Remarkably, my body is responding to intermittent fasting and now I'm eating in an eight hour window with breakfast at 10:30 am, lunch at 2 pm and dinner at 6 pm. From 6:30 pm all the way to 10:30 am the next morning I consume nothing with a calorie. I drink a ton of water, too. My weight loss app is set to calorie cycling so the intake varies from day to day, but it's anywhere from 1247 to 1658 calories a day depending on the amount of physical activity the day before. The only thing I've worked hard to omit is sugar and anything white, with the exception of basmati rice and yellow-flesh potatoes. NO ONE WILL TAKE THAT AWAY FROM ME.

If you're still reading, I'm hoping this post helps others struggling with PCOS, obesity or insulin resistance. Please talk to your doctor if this style of eating, coupled with 375 or more minutes of exercise weekly is healthy for you.

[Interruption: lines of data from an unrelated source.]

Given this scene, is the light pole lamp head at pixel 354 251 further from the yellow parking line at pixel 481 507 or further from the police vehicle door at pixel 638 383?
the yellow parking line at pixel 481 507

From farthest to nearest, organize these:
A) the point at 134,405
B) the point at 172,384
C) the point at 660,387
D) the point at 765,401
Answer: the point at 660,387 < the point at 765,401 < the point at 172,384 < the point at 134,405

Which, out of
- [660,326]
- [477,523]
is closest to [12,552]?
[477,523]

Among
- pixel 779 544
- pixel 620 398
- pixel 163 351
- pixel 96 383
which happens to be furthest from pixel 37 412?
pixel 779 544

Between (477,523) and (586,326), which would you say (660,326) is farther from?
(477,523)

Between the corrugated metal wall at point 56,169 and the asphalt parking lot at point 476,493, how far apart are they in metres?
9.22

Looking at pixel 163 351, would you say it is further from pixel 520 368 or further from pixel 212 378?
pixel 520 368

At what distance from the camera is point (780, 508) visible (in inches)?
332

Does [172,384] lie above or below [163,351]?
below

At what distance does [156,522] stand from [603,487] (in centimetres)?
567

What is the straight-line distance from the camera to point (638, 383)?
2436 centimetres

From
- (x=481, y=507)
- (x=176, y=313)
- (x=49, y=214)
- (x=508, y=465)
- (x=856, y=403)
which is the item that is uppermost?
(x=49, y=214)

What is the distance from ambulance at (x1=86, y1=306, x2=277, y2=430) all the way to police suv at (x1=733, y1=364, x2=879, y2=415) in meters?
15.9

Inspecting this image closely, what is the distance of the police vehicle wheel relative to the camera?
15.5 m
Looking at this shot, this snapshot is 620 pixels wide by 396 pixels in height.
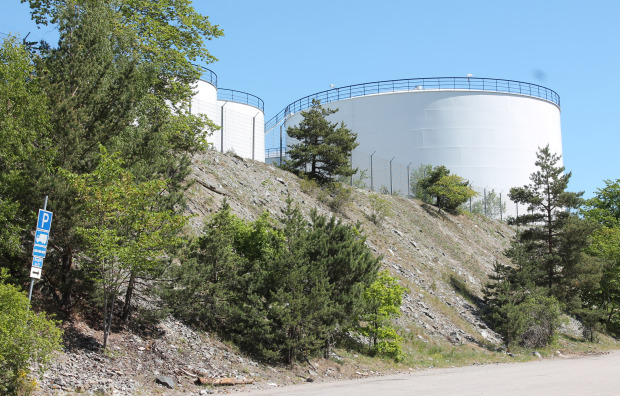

I've logged over 2200 km on my bike since April 23, 2017. I've pushed that bike so hard that I'm probably going to need to overhaul most of its components by the end of the year.

WHAT A MESS

An entire area of Toronto that used to be Lake Ontario before being filled in during the 1920s and well into the 1940s with no thought process about future development, drainage or natural floodplains, was/is under water today and hundreds of people are blaming climate change.

I'm not a scientist, I can't tell you if 50-75 mm of rain is driven by Nature pushing back, but I can tell you that Toronto's most southern communities, those south of Front Street, and its underground city running south of Queen Street, won't be able to cope with future rainfall if something isn't done to address stormwater runoff and management. You've got entire neighbourhoods and streets that used to be a lake. There's bound to be consequences when you fill in natural tributaries and bury rivers under concrete and steel. What a mess.

Summer storms aren't a new weather phenomenon, especially when cold fronts meet days long heat waves. This is only going to get worse. It throws thousands of people living in the city and commuting into the city into chaos. I blame years of provincial government stalling and Toronto politics for this garbage.

I'm working from home today so I missed the free wading pool at the York Concourse.